▶ [Passage]

Our pets are family and regular veterinary checkups, exercise, and preventive care are critical to ensure they remain healthy through all life stages. Proper nutrition is also a vital component of your pet’s organ function and overall health and pet owners have a wide variety of choices when it comes to deciding what to feed their pets. Food choices include the popular grain-free and limited-ingredient diets. However, recent research has shown these diets can be dangerous for pets and cause dilated cardiomyopathy (DCM) which can be fatal. Our Animal Emergency Care team wants to ensure your pets are properly nourished and disease-free, so we describe nutritionally-mediated DCM signs, treatment, and prevention in pets.
What is nutritionally-mediated dilated cardiomyopathy in pets?
Your pet’s heart functions like a well-oiled machine keeping the blood flowing and carrying oxygen to vital organs. DCM is a heart condition in pets that is caused by a heart muscle disorder, and results in an enlarged heart, weakened contractions, decreased pumping ability, and leaky heart valves. DCM can occur in any dog or cat breed. However large breed dogs—including boxers, Great Danes, Doberman pinschers, and King Charles spaniels—have an increased risk because of a genetic predisposition. Previously, DCM was commonly diagnosed in cats who did not receive a balanced diet because cats lack the ability to produce taurine, an essential amino acid that is important for proper heart function. Now a recent study has shown compelling evidence that limited-ingredient boutique, exotic, and grain-free (BEG) diets, including grain-free, legume-based, chickpea-based and raw diet pet foods, have led to an increase of DCM in dogs. Pets who develop nutritionally-mediated DCM are at risk for congestive heart failure, which can be fatal.
Nutritionally-mediated dilated cardiomyopathy signs in pets
Signs vary and may not be immediately obvious during the early stages of the disease. Some pets also may succumb to nutritionally-mediated DCM without any signs, so regular examinations by your family veterinarian are key for early diagnosis. Disruptions to your pet’s heart muscle and flow pattern may reveal an audible murmur which can be heard during a veterinary examination. Signs may include:
- Increased heart rate
- Exercise intolerance
- Lethargy or weakness
- Coughing or gagging
- Difficulty breathing
- Increased panting
- Decreased appetite
- Weight loss
- Fainting or collapsing episodes
- Abdominal distension
- Pale or blue gums
Nutritionally-mediated dilated cardiomyopathy diagnosis and treatment in pets
Bring your pet in for immediate veterinary care if they have DCM signs and tell your veterinarian if your pet has been eating a BEG diet. Your veterinarian will use a stethoscope to evaluate your pet’s heart rhythm and rate as well as listen to their lungs. Pets with nutritionally-mediated DCM have an increased risk for congestive heart failure which can cause muffled lung sounds because fluid is present. Diagnostic tests may include:
- Blood tests — Various blood tests may be recommended to evaluate your pet’s overall organ function, electrolyte levels, presence of infection, cardiac protein levels, or nutritional deficiencies.

▶ [Data extract]
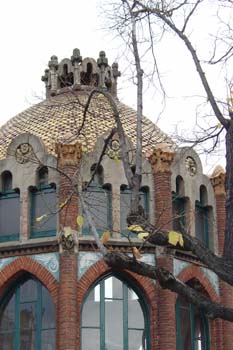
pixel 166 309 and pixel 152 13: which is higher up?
pixel 152 13

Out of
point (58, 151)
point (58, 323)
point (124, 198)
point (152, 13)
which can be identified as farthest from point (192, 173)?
point (152, 13)

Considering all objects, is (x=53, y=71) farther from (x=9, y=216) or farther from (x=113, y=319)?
(x=113, y=319)

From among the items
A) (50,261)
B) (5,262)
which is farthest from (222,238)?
(5,262)

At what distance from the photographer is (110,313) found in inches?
787

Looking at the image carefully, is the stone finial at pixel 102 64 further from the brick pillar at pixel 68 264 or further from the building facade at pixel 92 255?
the brick pillar at pixel 68 264

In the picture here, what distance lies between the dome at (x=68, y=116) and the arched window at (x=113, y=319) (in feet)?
11.4

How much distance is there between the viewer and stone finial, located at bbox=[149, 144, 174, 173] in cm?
2094

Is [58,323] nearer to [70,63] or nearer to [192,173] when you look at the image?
[192,173]

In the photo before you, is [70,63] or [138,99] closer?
[138,99]

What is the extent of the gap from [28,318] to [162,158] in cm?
501

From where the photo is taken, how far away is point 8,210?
70.1 feet

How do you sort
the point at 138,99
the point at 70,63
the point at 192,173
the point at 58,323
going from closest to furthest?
the point at 138,99 < the point at 58,323 < the point at 192,173 < the point at 70,63

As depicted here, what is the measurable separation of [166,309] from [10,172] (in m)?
5.18

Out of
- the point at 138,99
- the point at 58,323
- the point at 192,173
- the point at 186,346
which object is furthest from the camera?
the point at 192,173
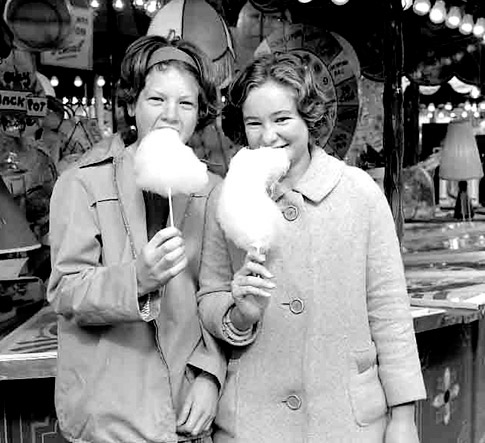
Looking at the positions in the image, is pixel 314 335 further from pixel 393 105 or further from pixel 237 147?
pixel 393 105

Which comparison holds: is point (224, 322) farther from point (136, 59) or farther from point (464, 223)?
point (464, 223)

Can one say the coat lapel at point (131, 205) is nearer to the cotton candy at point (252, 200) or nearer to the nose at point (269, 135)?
the cotton candy at point (252, 200)

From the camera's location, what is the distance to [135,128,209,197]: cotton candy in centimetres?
169

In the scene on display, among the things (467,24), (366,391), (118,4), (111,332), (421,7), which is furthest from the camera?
(467,24)

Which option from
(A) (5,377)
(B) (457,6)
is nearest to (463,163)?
(B) (457,6)

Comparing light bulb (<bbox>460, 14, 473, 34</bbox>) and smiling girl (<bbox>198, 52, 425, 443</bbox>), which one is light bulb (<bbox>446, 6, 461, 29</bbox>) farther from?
smiling girl (<bbox>198, 52, 425, 443</bbox>)

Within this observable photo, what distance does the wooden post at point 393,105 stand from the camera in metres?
4.56

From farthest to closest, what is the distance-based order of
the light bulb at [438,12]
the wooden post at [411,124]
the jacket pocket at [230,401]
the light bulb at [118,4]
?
the wooden post at [411,124] → the light bulb at [438,12] → the light bulb at [118,4] → the jacket pocket at [230,401]

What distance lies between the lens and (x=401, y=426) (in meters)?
1.93

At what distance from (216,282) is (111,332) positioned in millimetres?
282

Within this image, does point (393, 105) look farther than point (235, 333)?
Yes

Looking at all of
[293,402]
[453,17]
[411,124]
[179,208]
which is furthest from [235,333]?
[411,124]

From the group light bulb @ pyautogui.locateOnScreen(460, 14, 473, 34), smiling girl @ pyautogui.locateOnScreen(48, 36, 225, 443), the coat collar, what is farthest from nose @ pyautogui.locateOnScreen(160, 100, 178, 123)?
light bulb @ pyautogui.locateOnScreen(460, 14, 473, 34)

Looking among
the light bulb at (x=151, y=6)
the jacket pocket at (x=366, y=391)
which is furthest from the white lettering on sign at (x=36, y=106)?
the jacket pocket at (x=366, y=391)
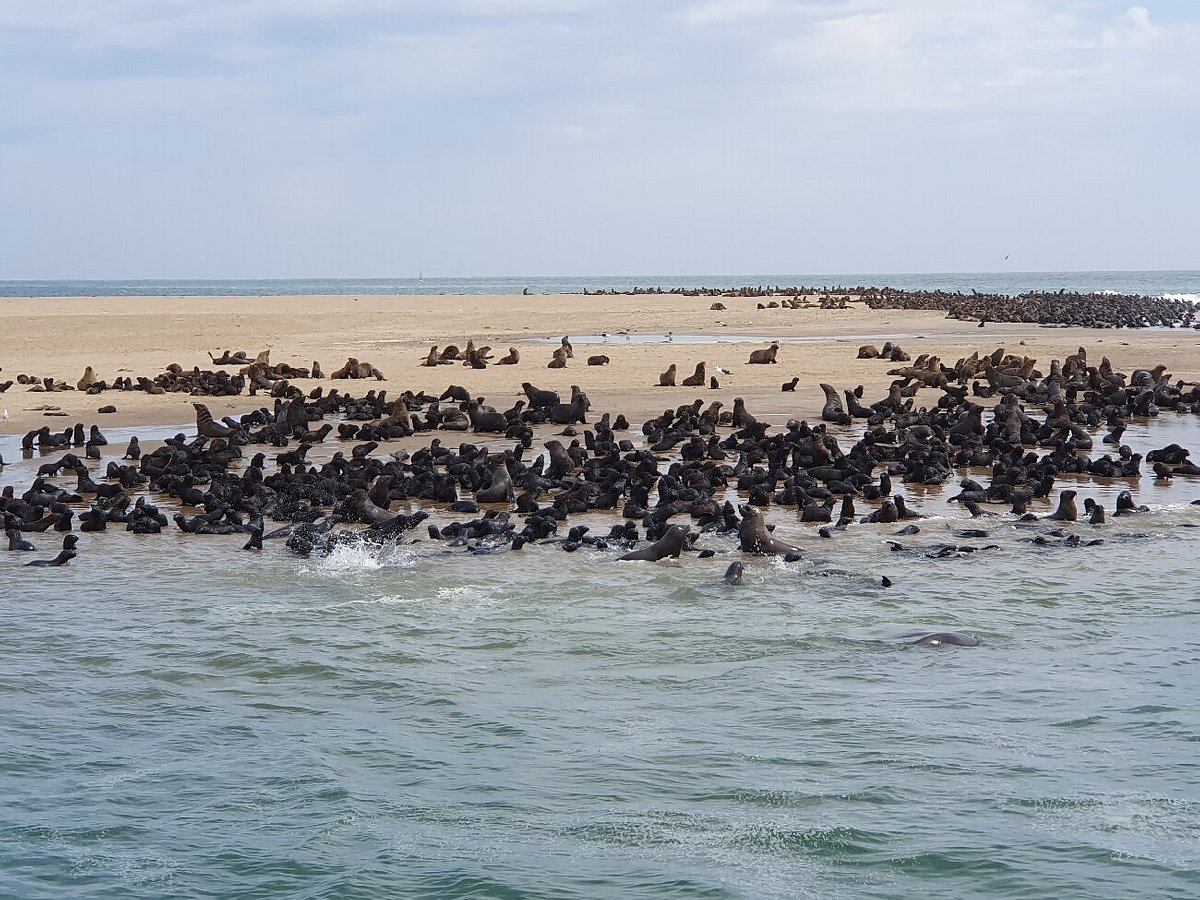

▶ [Exercise tasks]
1 - From the DCM article, copy word for word everything from "Our pets are family" down to "cardiomyopathy in pets?".
2 - Answer these questions using the DCM article:
(a) What essential amino acid are cats unable to produce?
(b) What causes muffled lung sounds in pets with congestive heart failure?
(c) What instrument does the veterinarian use to evaluate a pet's heart rhythm and rate?
3 - Using the DCM article, say whether each statement agrees with it:
(a) DCM occurs only in large breed dogs.
(b) Some pets may die of nutritionally-mediated DCM without showing any signs.
(c) Weight gain is one of the listed signs.

▶ [Responses in order]
1 -
Our pets are family and regular veterinary checkups, exercise, and preventive care are critical to ensure they remain healthy through all life stages. Proper nutrition is also a vital component of your pet’s organ function and overall health and pet owners have a wide variety of choices when it comes to deciding what to feed their pets. Food choices include the popular grain-free and limited-ingredient diets. However, recent research has shown these diets can be dangerous for pets and cause dilated cardiomyopathy (DCM) which can be fatal. Our Animal Emergency Care team wants to ensure your pets are properly nourished and disease-free, so we describe nutritionally-mediated DCM signs, treatment, and prevention in pets.
What is nutritionally-mediated dilated cardiomyopathy in pets?

2 -
(a) Taurine.
(b) The presence of fluid.
(c) A stethoscope.

3 -
(a) No: "DCM can occur in any dog or cat breed."
(b) Yes: "Some pets also may succumb to nutritionally-mediated DCM without any signs"
(c) No: "Weight loss"